One is Assemblywoman Judy Chu (D., Monterey Park). She chairs the Assembly Appropriations Committee, the last stop before bills reach the Assembly floor. On August 17, Assemblywoman Chu announced at her committee's meeting (which we monitored via internet webcast) that Sen. Lowenthal's bills were on hold. That prevents them from getting out of her committee and reaching the Assembly floor for a final vote unless the full Assembly waives its rules (by majority vote until Aug. 29).
Those waivers happen...but they won't happen unless Assembly Speaker Fabian Nuñez (D., L.A.) agrees. He's the Assembly Democrats' leader, and he decides what bills the Democrat-majority Assembly will take up or kill.
Here's how they did it on another hot button issue on the same day as Chu blocked the Lowenthal bills. Dems didn't want a controversial driver's license bill to come up in the November election cycle -- a bill for which many Dems had previously voted. Assemblywoman Chu did what she did with Lowenthal's bills: she blocked the bill in her committee...and Assembly Speaker Nuñez could pretend she was responsible and not he.

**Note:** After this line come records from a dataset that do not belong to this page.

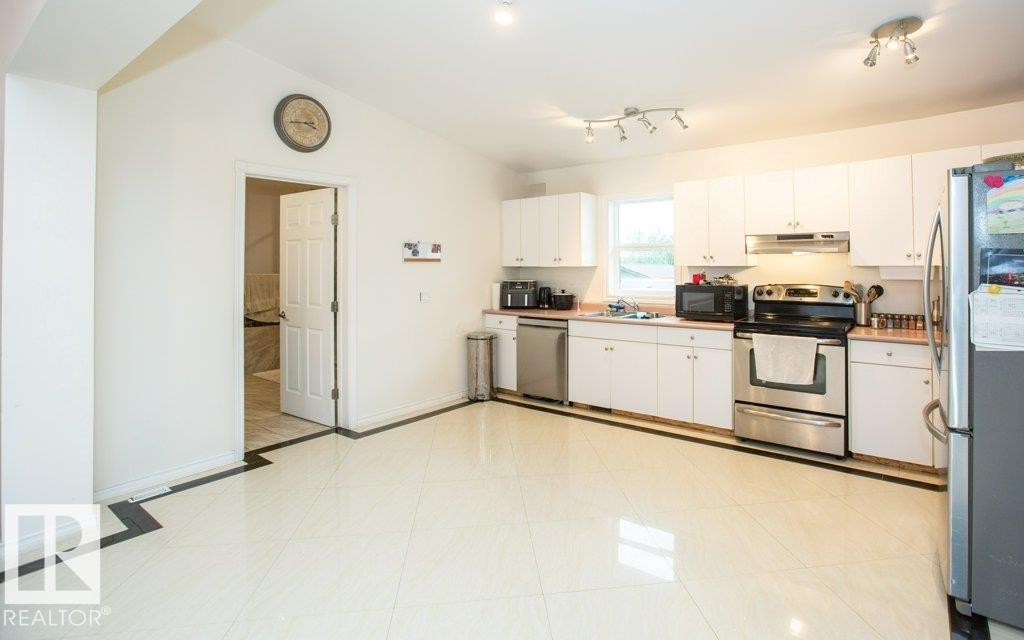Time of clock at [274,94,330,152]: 3:44
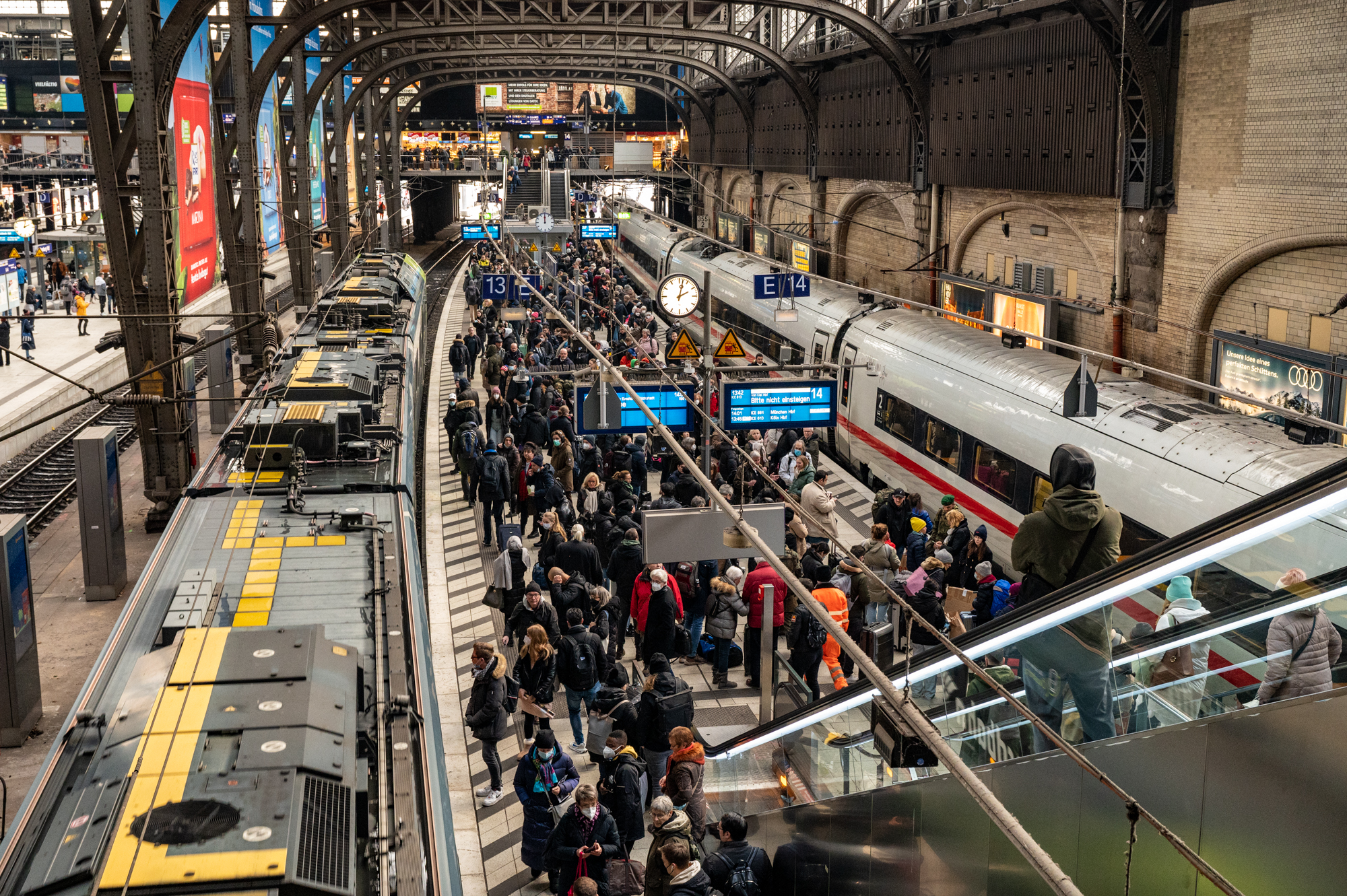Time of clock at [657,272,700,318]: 2:02
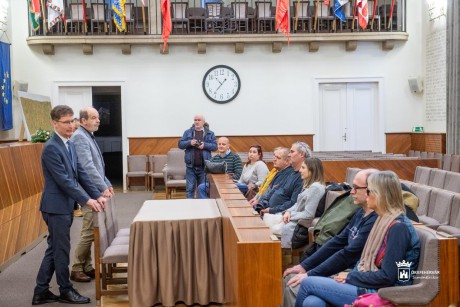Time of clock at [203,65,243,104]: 1:36
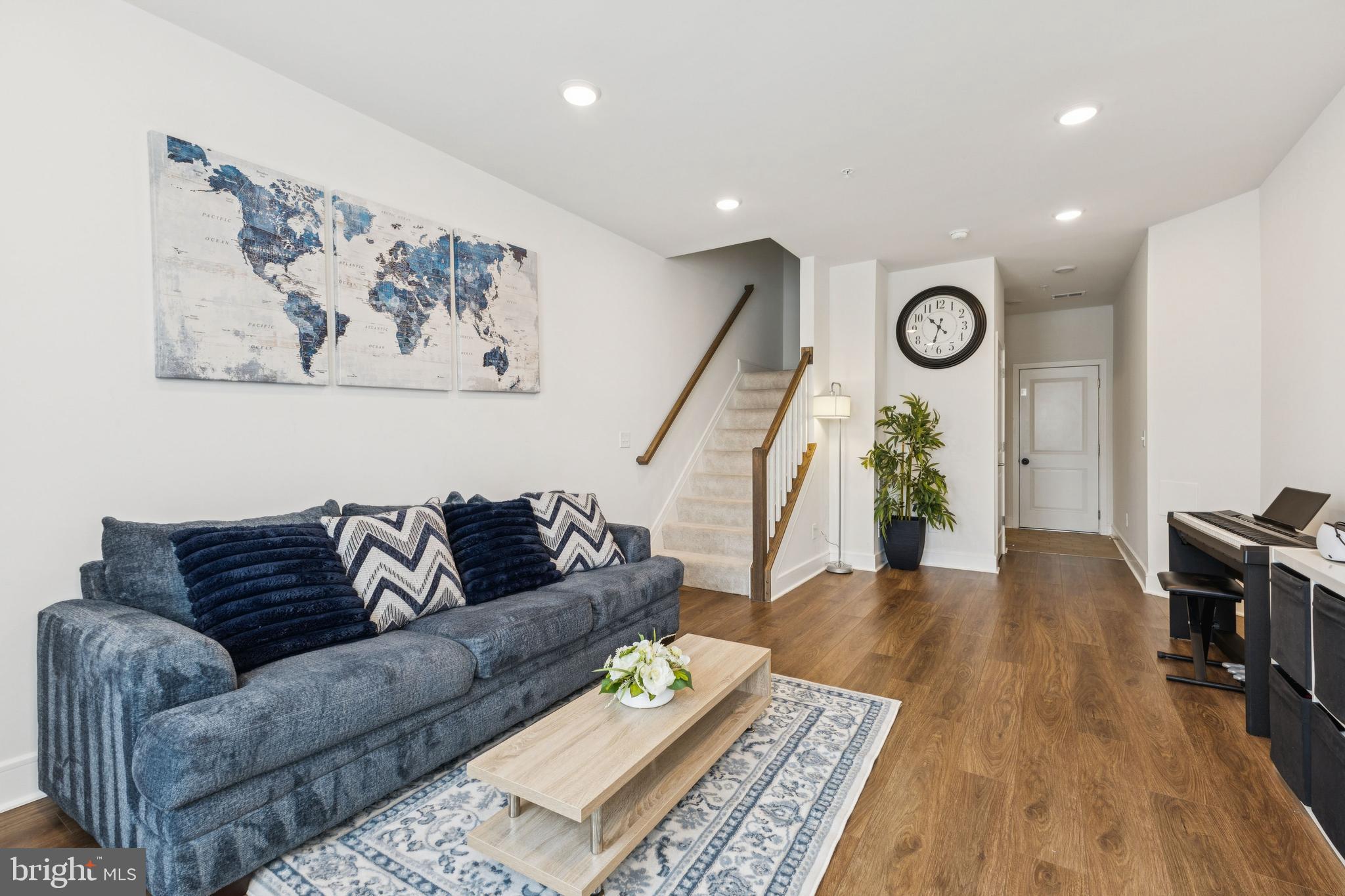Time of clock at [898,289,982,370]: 10:32
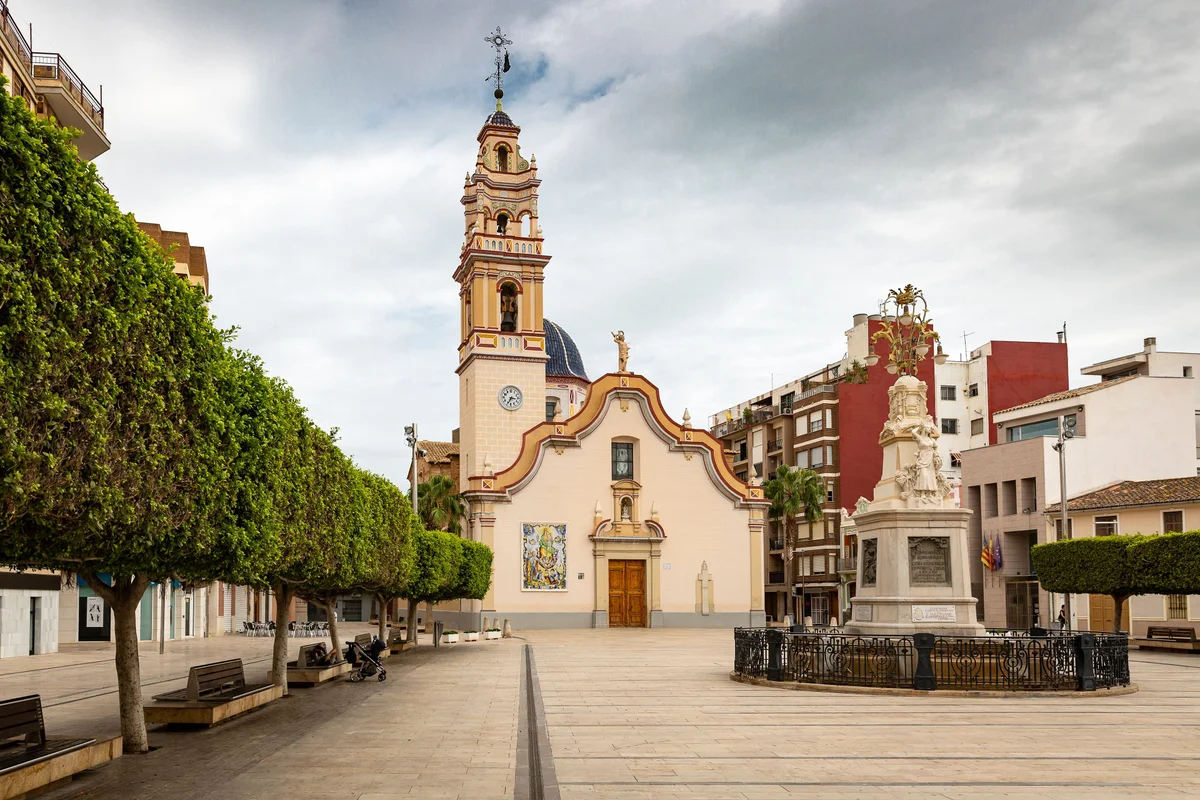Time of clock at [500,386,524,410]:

Assemblywoman Chu is a lame duck lawmaker, now seeking a post on the State Board of Equalization. (LB residents can vote against her in November but she's favored to win right now.)
So...who told Assembly Speaker Nuñez and Assemblywoman Chu to kill the Lowenthal bills? We dunno...but it must have been some people or some interest group(s) with an awful lot of clout in Democrat circles.
Under the circumstances, taxpayers and voters have no choice but to respond with hardball to match these politicians' spitballs.
If Sacramento kills the Lowenthal bills now, voters should kill the port expansion bond in November. No sane voter should invite more containers, more ships, more trucks and more trains without the protections of SB 764's "no net increase" statutory teeth and SB 760's container fee for clean-air amd security projects
We urge taxpayers not to settle for more plans with more promises and more lipservice. It's now or never.
If Sen. Lowenthal's bills don't become law in an election year when a Port bond measure is on the ballot, they never will.
If Democrats kill the bills, voters should kill the port expansion bond.